The yearlong war of words between Gov. George Deukmejian of California and Bill Honig, the state school superintendent, may be approaching an end, or at least a cease-fire.
Last week, Mr. Honig confirmed that he had accepted an invitation to meet with the Governor on Sept. 17 in an attempt to smooth over their differences.
“The Governor has invited me over for lunch,” Mr. Honig said in an interview. “It’s being billed as a peace meeting. We have said that we have strong differences but that we are willing to sit down and talk about them.”
Those differences emerged in public last January, when Mr. Honig called the Governor’s education budget proposal for the current fiscal year “an outright disaster for the schools.”
Mr. Deukmejian retorted that the superintendent was acting like a “demagogue” and a “snake-oil salesman,” and the battle was joined.
Kevin Brett, a spokesman for the Governor, said Mr. Deukmejian continues to disagree with Mr.
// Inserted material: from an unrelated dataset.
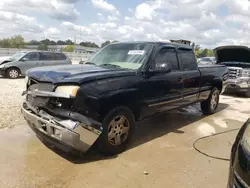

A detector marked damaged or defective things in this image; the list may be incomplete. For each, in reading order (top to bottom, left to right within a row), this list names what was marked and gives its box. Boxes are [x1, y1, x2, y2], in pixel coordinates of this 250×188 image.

damaged front bumper [21, 103, 103, 154]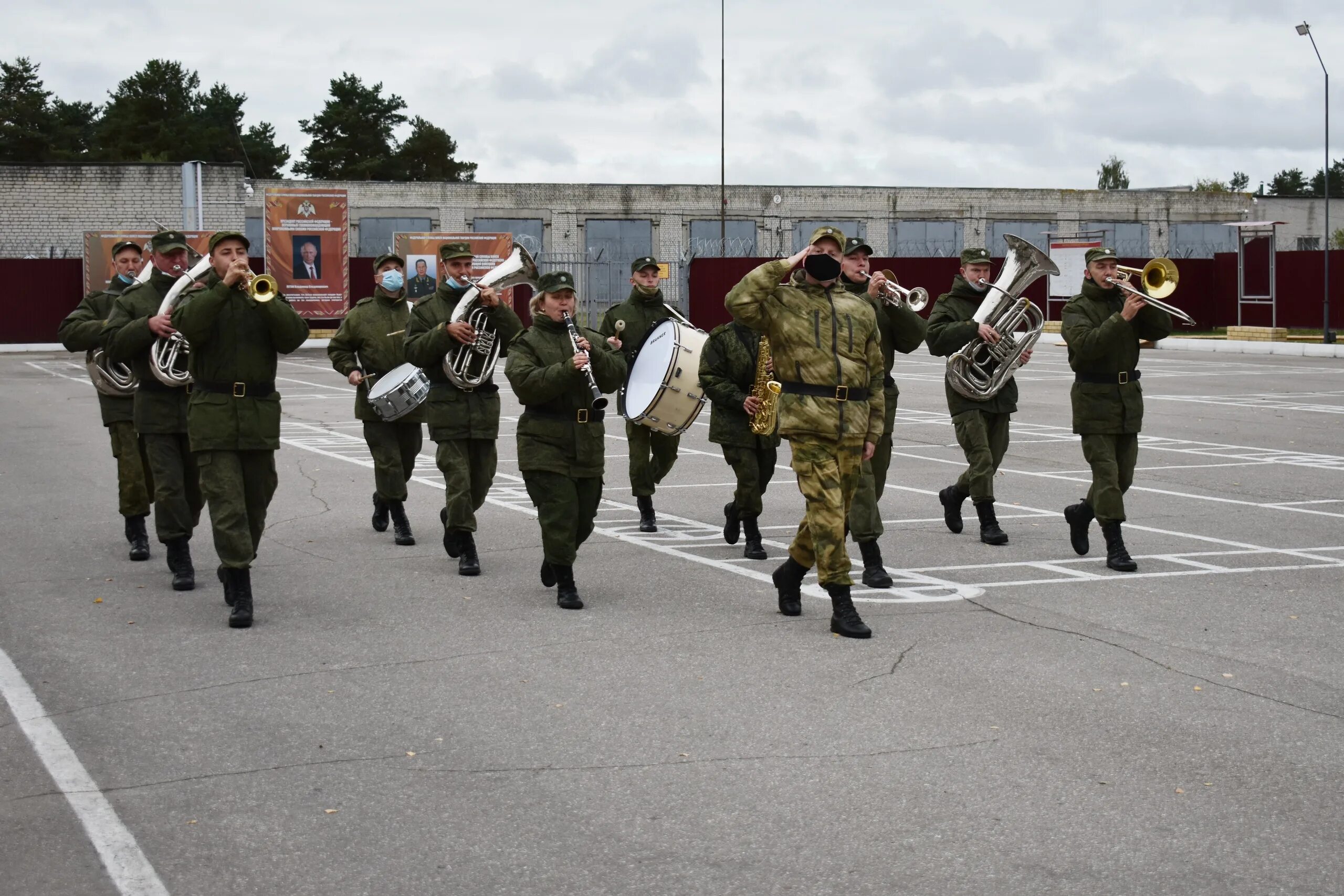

Honig’s “message” on school finance and remains upset over the tone of his remarks.
“But the Governor recognizes that the 1987-88 budgetary process is history,” he said, and that “it’s time to move forward.”
Cooperation is also very much on the mind of Gov. Robert D. Orr of Indiana, who has pledged to talk to at least 10,000 teachers across the state by January 1989 in an effort to win support for reforms approved by the legislature this year at his urging.
“I make this commitment to signal the start of our implementation efforts and to ensure the greatest amount of teacher participation in shaping that effort,” he said at a recent meeting of 1,000 teachers in Merrilville. “We need more than your support, though ... we’ll need your input.”
“And I plan to get it in the simplest way possible. I’m going to ask for it,” Mr. Orr said.
The Governor, however, could be facing an uphill battle. The Indiana State Teachers Association, which claims about 80 percent of the state’s teachers as members, reportedly spent more than $85,000 this past year--more than any other lobbying group in the state--in an unsuccessful effort to promote its own reform agenda.
Damon P. Moore, the union’s executive director, has characterized the reform package approved by the legislature as “a political sellout ... that does not go nearly far enough to provide the best for Indiana’s children.”